||Salmonidae (Salmonids), subfamily: Salmoninae
||150 cm TL (male/unsexed); 120 cm TL (female); max.weight: 47 kg; max. reported age: 13 years
benthopelagic; depth range 0 - 210 m, anadromous
||North Atlantic Ocean: temperate and arctic zones in northern hemisphere (Ref. 51442).
Western Atlantic: Atlantic drainages from northern Quebec, Canada, to Connecticut and New York, USA; inland to Lake Ontario where it is now extirpated (Ref. 86798). Landlocked stocks are present in North America (Ref. 1998). Eastern Atlantic: White and Barents Sea basins through northeastern Europe to the Baltic and North Sea basins, including Iceland (Ref. 59043). Introduced to New Zealand, Chile, southern Argentina (Ref. 59043) and Australia (Ref. 6390).

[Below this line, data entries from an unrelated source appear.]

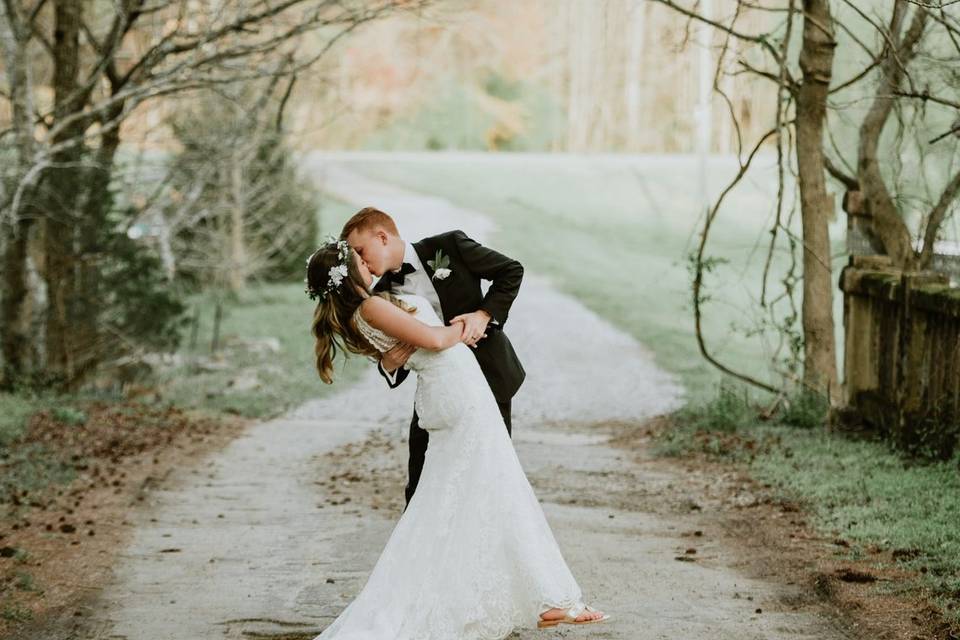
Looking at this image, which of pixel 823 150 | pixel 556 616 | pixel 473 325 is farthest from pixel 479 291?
pixel 823 150

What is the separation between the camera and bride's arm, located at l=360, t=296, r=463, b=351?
16.2 ft

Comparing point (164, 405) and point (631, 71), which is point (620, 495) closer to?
point (164, 405)

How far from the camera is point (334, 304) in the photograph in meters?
4.97

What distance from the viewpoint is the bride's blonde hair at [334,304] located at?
16.1 feet

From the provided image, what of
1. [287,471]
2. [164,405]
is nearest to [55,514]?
[287,471]

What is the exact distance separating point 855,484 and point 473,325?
12.6ft

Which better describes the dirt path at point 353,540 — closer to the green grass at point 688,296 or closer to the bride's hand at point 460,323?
the green grass at point 688,296

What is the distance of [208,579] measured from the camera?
638cm

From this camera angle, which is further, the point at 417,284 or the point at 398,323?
the point at 417,284

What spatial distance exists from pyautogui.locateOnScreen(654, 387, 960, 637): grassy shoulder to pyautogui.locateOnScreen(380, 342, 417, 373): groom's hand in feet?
8.41

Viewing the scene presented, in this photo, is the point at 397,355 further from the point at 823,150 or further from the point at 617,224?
the point at 617,224

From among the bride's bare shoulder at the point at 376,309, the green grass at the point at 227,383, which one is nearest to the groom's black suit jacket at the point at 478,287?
the bride's bare shoulder at the point at 376,309

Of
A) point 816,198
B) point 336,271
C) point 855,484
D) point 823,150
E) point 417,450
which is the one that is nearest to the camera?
point 336,271

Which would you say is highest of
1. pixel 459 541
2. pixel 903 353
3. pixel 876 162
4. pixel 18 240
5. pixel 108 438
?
pixel 876 162
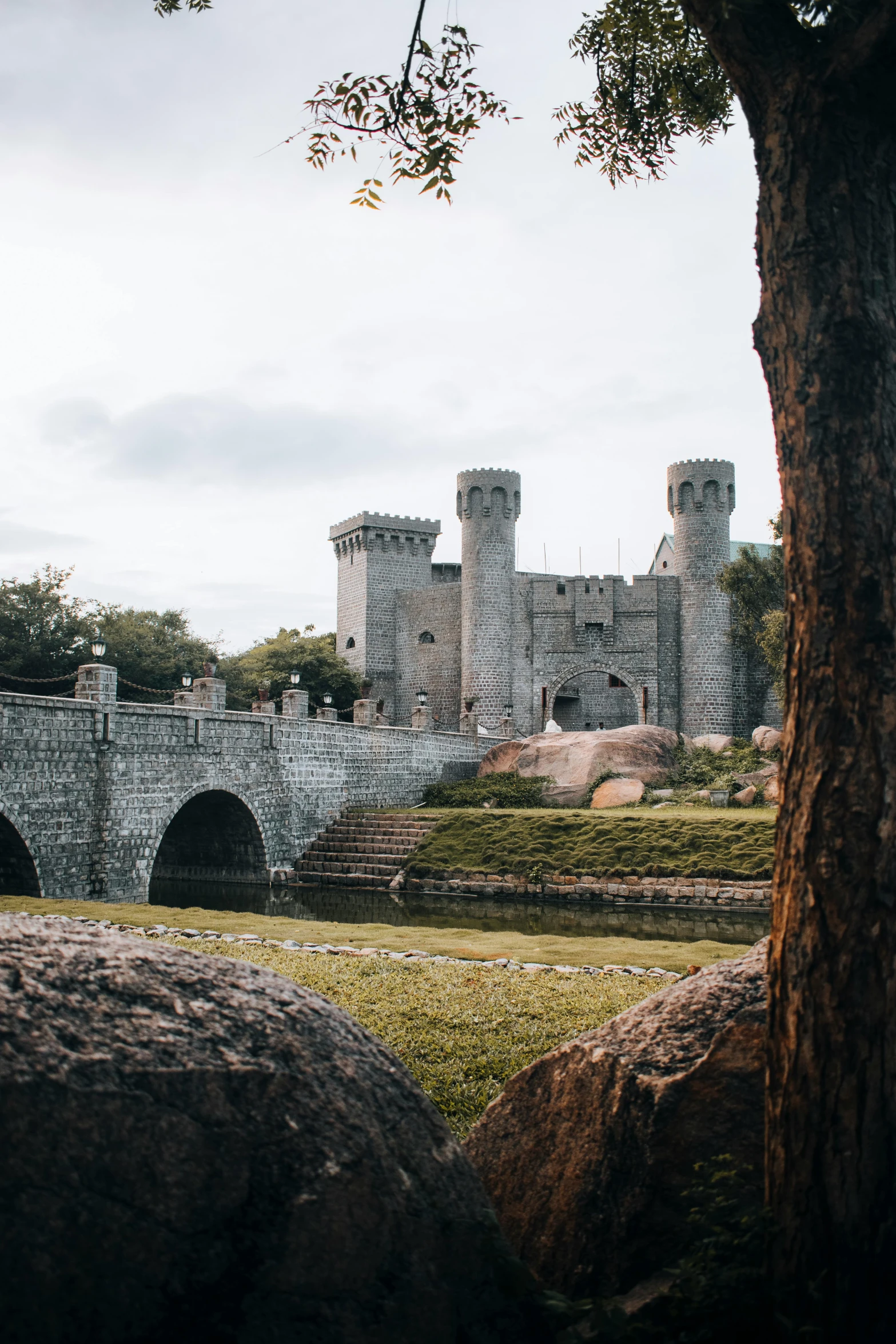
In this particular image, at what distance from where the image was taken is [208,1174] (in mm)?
2010

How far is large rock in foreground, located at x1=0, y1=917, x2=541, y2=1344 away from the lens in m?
1.85

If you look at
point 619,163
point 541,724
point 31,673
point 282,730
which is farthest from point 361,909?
point 541,724

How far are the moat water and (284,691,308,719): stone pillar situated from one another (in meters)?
3.98

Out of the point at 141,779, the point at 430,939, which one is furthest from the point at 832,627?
the point at 141,779

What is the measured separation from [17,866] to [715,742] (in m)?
21.5

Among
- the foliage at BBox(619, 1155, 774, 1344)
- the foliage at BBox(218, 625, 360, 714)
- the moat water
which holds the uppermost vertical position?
the foliage at BBox(218, 625, 360, 714)

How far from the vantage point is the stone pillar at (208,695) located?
19.2 metres

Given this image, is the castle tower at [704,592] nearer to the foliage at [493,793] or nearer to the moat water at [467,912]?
the foliage at [493,793]

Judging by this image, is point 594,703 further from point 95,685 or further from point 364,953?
point 364,953

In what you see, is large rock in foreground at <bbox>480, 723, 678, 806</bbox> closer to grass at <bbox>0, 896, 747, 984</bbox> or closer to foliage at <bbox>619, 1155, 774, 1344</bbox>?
grass at <bbox>0, 896, 747, 984</bbox>

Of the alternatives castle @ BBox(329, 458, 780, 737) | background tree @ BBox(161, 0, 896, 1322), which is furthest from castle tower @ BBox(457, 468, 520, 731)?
background tree @ BBox(161, 0, 896, 1322)

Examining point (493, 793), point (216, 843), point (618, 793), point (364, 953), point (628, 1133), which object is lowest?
point (216, 843)

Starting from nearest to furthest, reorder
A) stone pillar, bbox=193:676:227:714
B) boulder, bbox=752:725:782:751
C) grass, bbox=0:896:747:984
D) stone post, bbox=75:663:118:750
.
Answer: grass, bbox=0:896:747:984, stone post, bbox=75:663:118:750, stone pillar, bbox=193:676:227:714, boulder, bbox=752:725:782:751

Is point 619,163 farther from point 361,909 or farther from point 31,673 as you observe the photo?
point 31,673
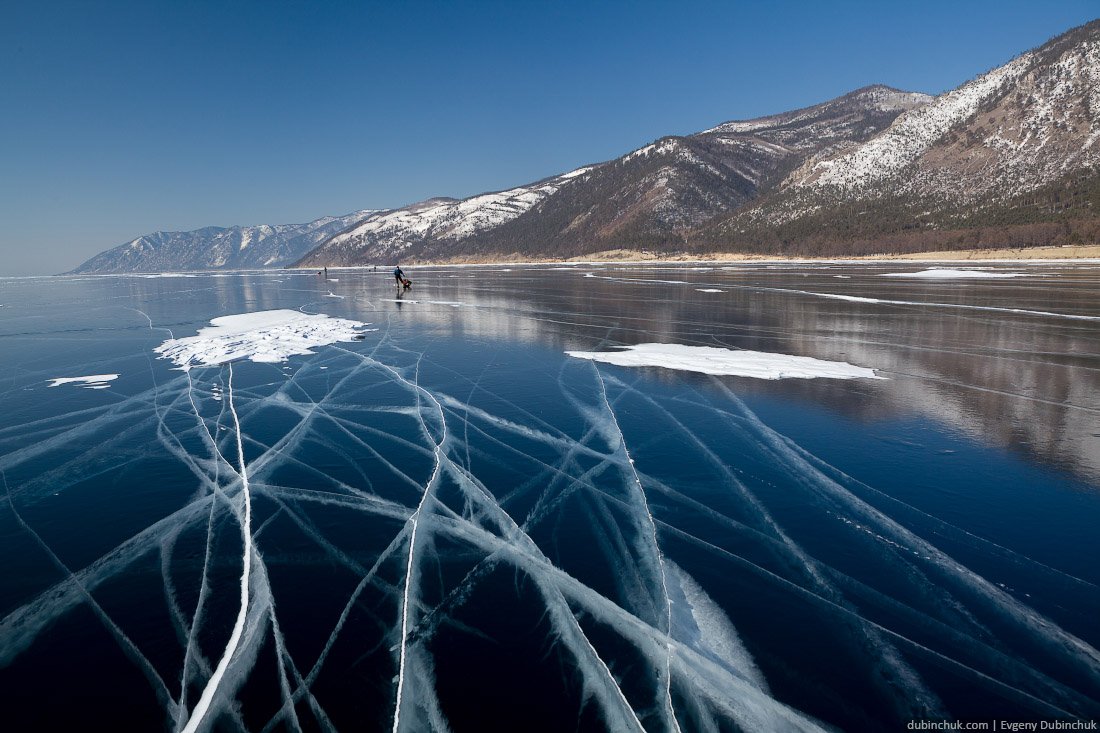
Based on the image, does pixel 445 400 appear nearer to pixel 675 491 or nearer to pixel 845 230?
pixel 675 491

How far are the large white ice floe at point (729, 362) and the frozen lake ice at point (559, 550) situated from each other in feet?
0.79

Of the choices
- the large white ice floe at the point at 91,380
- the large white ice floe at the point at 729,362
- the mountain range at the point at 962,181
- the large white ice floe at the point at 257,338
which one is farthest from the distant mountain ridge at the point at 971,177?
the large white ice floe at the point at 91,380

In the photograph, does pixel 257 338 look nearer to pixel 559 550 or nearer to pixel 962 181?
pixel 559 550

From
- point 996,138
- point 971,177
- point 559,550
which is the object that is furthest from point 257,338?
point 996,138

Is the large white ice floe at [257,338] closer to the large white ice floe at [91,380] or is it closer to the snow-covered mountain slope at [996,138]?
the large white ice floe at [91,380]

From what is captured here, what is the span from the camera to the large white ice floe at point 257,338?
1786 centimetres

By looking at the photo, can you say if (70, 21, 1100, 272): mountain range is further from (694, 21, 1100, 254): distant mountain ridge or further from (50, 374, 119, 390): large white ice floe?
(50, 374, 119, 390): large white ice floe

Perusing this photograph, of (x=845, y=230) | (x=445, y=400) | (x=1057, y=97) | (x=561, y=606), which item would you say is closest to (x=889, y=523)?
(x=561, y=606)

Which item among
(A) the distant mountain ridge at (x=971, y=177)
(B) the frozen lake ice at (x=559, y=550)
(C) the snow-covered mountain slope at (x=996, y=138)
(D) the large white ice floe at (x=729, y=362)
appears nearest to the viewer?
(B) the frozen lake ice at (x=559, y=550)

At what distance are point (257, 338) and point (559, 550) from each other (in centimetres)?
1942

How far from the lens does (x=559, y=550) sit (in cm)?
593

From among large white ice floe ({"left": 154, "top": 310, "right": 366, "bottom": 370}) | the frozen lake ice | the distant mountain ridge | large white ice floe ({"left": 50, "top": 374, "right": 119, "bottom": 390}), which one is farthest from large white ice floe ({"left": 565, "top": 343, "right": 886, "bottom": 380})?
the distant mountain ridge

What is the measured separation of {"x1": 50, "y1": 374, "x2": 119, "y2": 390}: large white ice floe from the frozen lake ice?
576 millimetres

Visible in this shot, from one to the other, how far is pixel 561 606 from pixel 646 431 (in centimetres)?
526
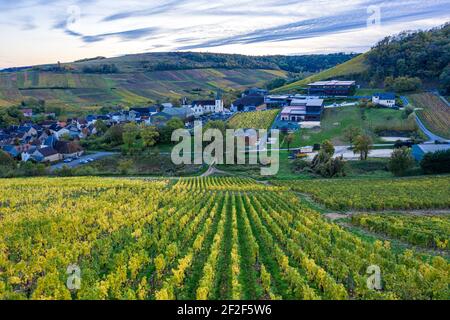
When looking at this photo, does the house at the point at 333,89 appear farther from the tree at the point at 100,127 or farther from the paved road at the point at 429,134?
the tree at the point at 100,127

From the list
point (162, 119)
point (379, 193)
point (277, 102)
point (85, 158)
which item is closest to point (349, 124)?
point (277, 102)

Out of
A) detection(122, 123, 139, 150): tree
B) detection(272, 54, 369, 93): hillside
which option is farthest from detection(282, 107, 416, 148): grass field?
detection(272, 54, 369, 93): hillside

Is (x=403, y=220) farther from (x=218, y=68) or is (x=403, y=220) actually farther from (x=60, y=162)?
(x=218, y=68)

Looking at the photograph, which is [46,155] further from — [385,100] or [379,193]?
[385,100]

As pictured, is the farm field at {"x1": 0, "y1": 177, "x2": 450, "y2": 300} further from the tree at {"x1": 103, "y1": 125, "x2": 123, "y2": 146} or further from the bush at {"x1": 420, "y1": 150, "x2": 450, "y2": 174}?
the tree at {"x1": 103, "y1": 125, "x2": 123, "y2": 146}

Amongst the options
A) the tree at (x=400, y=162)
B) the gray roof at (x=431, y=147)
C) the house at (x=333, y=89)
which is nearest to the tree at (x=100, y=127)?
the house at (x=333, y=89)

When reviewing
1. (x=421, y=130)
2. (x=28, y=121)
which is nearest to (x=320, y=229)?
(x=421, y=130)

Listed in Appendix III of the Bern Convention (2002) (freshwater only).
Listed in Annex II (freshwater only; excluding Finnish population) and V (freshwater only) of the EC Habitats Directive (2007).
Dorsal spines (total): 3-4; Dorsal soft rays (total): 9-15; Anal spines: 3-4; Anal soft rays: 7-11; Vertebrae: 58-61. Distinguished from congeners by having the following unique characters: 10-13 scales between end of adipose base and lateral line; 17-24 gill rakers (Ref. 59043); caudal fin deeply forked in individuals smaller than 20 cm SL; hyaline or grey adipose margin; posterior part of vomer toothless (Ref. 59043). Mouth extends only to area below rear of eye and has well developed teeth (Ref. 51442). Vomerine teeth weak (Ref. 7251). Caudal fin with 19 rays (Ref. 2196). Little scales (Ref. 51442). Juveniles have 8-12 blue-violet spots on the flanks with little red spots in-between (Ref. 51442). Adults at sea are bluish-green dorsally becoming silvery along the sides and white ventrally; with a few black spots but none under lateral line (Ref. 37032, Ref. 51442). Caudal fin usually unspotted and adipose fin not black bordered. During reproduction individuals lose the silvery shine and become dull brown or yellowish. Males may be mottled with red or have large black patches (Refs. 37032, 51442, 88171). Skin becomes thick and leathery. Survivors lose their spawning coloration and are generally dark in colour (Ref. 84357). During the spawning season, males are characterized by elongated hooked jaws that meet at the tips, thicker fins, and slime covering their body. Hook of males dwindle after spawning (Ref. 35388).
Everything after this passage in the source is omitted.